Join GitHub today
Tiny optim to avoid some spilling of floats in x87 #6924
Original bug ID: 6924
The code generated for
let f (m:float array) i x = Array.set m i x
on x86 (32-bit) unboxes the float argument, spills it, does the checkbound, and loads the float back from the stack before putting it in the array:
sub esp, 8 L100: fld REAL8 PTR [ecx] fstp REAL8 PTR [esp] mov ecx, DWORD PTR [eax-4] shr ecx, 10 cmp ecx, ebx jbe L101 fld REAL8 PTR [esp] fstp REAL8 PTR [ebx*4+eax-4] mov eax, 1 add esp, 8 ret
I guess that the current strategy for the x87 fp stack is to use it only within a basic block, and it would probably be quite difficult to change that in general. Fragments of numerical code which have branches only because of check bounds could probably benefit a little bit from optimizing cases such as above. The spill above can be avoided by the attached patch, which doesn't bind the rhs of the assignment (i.e. the unboxing code) before the checkbound.
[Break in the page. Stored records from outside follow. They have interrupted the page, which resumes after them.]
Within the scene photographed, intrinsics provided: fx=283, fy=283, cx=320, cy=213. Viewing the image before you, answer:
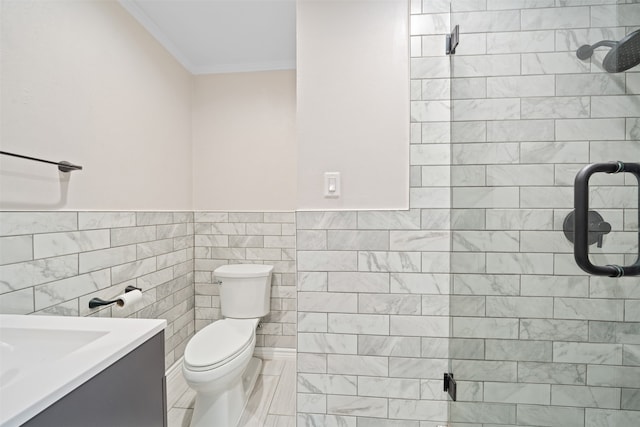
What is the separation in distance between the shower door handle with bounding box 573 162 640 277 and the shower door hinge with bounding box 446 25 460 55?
81cm

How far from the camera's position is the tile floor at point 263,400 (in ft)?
5.37

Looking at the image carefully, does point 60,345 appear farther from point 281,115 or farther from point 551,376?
point 281,115

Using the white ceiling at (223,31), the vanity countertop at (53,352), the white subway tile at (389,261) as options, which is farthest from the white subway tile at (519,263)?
the white ceiling at (223,31)

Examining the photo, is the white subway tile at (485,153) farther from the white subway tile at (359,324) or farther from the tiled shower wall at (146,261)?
the tiled shower wall at (146,261)

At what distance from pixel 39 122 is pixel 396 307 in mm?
1698

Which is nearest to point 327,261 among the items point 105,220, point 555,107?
point 555,107

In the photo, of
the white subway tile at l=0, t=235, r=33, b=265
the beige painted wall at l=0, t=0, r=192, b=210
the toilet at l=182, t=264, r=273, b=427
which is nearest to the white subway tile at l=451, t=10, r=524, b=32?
the beige painted wall at l=0, t=0, r=192, b=210

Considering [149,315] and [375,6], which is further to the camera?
[149,315]

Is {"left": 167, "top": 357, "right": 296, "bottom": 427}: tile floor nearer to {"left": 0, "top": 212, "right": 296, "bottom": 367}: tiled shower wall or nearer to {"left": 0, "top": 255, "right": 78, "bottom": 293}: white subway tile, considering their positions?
{"left": 0, "top": 212, "right": 296, "bottom": 367}: tiled shower wall

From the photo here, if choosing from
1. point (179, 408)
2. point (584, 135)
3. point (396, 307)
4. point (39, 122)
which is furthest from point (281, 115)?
point (179, 408)

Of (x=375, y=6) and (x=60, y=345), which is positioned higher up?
(x=375, y=6)

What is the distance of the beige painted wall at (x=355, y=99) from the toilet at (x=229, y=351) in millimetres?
917

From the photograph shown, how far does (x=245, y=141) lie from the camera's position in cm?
228

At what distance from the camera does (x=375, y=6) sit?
1.33 metres
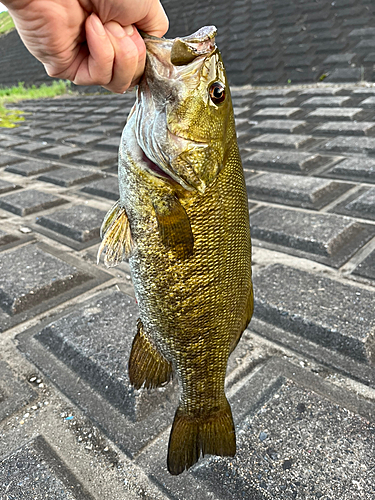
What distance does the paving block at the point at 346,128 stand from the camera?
16.9 ft

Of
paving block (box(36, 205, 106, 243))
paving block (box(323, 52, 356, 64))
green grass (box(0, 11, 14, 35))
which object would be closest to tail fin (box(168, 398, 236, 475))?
paving block (box(36, 205, 106, 243))

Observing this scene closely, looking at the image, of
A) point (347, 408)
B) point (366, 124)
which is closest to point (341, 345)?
point (347, 408)

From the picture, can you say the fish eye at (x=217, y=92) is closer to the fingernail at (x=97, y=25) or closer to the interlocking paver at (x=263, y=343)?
the fingernail at (x=97, y=25)

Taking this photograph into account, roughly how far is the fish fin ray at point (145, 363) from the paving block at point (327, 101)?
5.75 meters

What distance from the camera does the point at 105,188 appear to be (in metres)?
4.89

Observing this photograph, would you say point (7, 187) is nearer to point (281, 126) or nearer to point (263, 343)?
point (281, 126)

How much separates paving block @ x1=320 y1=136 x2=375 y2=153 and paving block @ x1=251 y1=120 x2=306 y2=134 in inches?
25.3

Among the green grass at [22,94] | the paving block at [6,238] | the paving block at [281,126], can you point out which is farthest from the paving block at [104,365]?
the green grass at [22,94]

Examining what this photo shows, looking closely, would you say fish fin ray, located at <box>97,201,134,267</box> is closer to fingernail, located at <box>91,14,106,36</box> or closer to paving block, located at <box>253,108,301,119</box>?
fingernail, located at <box>91,14,106,36</box>

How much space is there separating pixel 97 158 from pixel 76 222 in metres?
2.30

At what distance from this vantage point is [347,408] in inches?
78.0

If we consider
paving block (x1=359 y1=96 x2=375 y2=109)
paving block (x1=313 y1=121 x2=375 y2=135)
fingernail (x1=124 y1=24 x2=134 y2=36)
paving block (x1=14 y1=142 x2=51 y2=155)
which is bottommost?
paving block (x1=14 y1=142 x2=51 y2=155)

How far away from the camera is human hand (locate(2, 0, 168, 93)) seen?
1.25 meters

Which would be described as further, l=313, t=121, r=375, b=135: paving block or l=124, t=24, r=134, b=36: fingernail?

The patch is quite restrictive, it should be ok to do so as long as the rhs cannot raise an exception.
The code generated after the patch is:
sub esp, 8 L100: mov edx, DWORD PTR [eax-4] shr edx, 10 cmp edx, ebx jbe L101 fld REAL8 PTR [ecx] fstp REAL8 PTR [ebx*4+eax-4] mov eax, 1 add esp, 8 ret
A very rough micro-benchmark on the code below:
let f a (x : float) = for i = 1 to 1000 do for j = 0 to Array.length a - 1 do a.(j) <- x; a.(j) <- x; a.(j) <- x; a.(j) <- x done done let () = let a = Array.make 1024 0. in for i = 1 to 1000 do f a (float i) done
gives the following results:
Before patch, -unsafe mode: 1.8s Before patch, safe mode: 3.2s After patch, -unsafe mode: 1.8s After patch, safe mode: 2.1s
which shows that most of the overhead for bound checks comes from the spilling overhead.
Comment author: jmeber
I strongly advocate inclusion of this patch as it gives big speedups (on x86) of a very common and frequent operation in numeric code (in-place modification of float array with "simple" values) when you still want to benefit from bounds checking.